_DIRECTIONS FOR THIS TASK:_ Look through the records below and copy each line that includes the word "logistics".

_EXCERPTED DATA:_
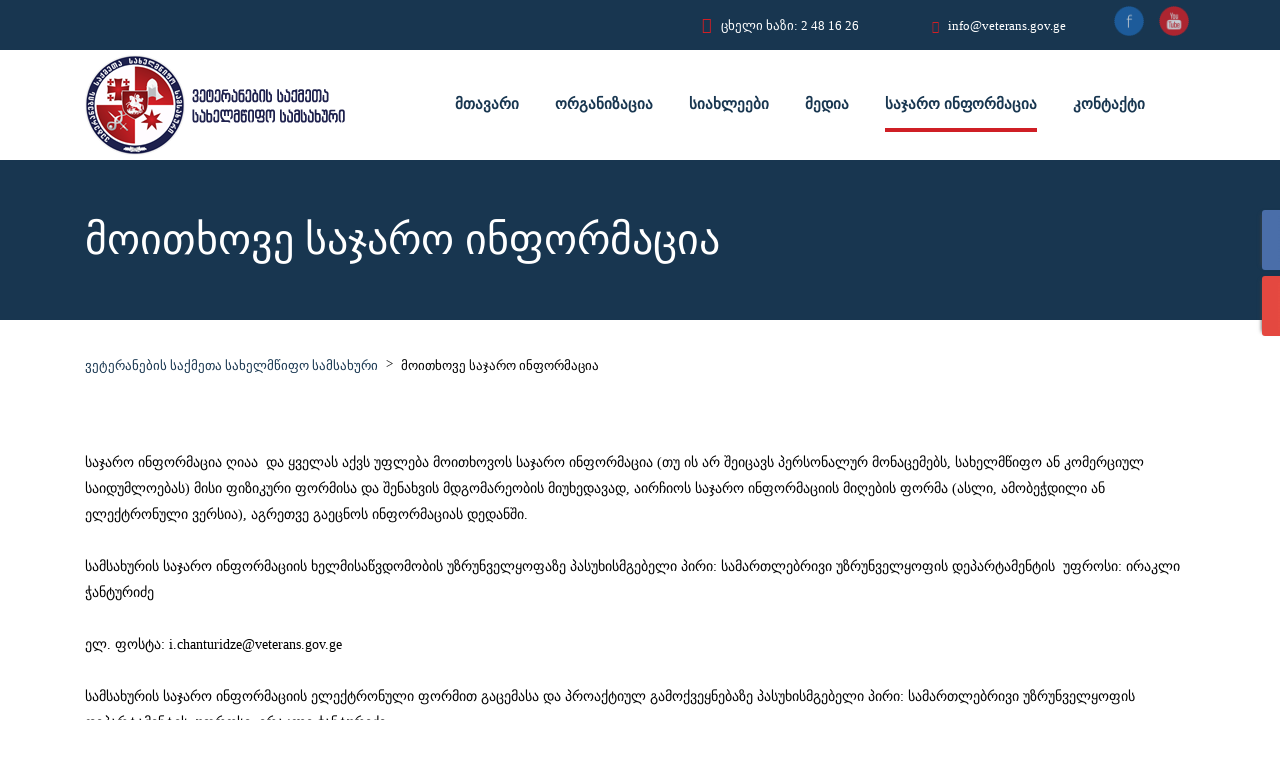

--- FILE ---
content_type: text/css
request_url: http://veterans.gov.ge/wp-content/themes/transcargo-child/style.css?ver=6.4.7
body_size: 895
content:
/*
    Theme Name: Transcargo Child Theme
    Theme URI: http://logistics.stylemixthemes.com/
    Author: StylemixThemes
    Author URI: http://stylemixthemes.com/
    Description: Transcargo is the only best WordPress theme for transportation and logistics business.  Using Transcargo you can easily create a modern website and start promoting your services.
    Version: 1.0
    License: GNU General Public License v2 or later
    License URI: http://www.gnu.org/licenses/gpl-2.0.html
    Tags: blue, red, one-column, two-columns, three-columns, four-columns, left-sidebar, right-sidebar, fixed-layout, fluid-layout, responsive-layout, flexible-header, custom-background, custom-colors, custom-header, custom-menu, editor-style, sticky-post, theme-options
    Text Domain: transcargo-child-theme
    Template: transcargo
*/

/* Add your own styles here */
body {
color:#000;
}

_EXERCISE ANSWER:_
    Theme URI: http://logistics.stylemixthemes.com/
    Description: Transcargo is the only best WordPress theme for transportation and logistics business.  Using Transcargo you can easily create a modern website and start promoting your services.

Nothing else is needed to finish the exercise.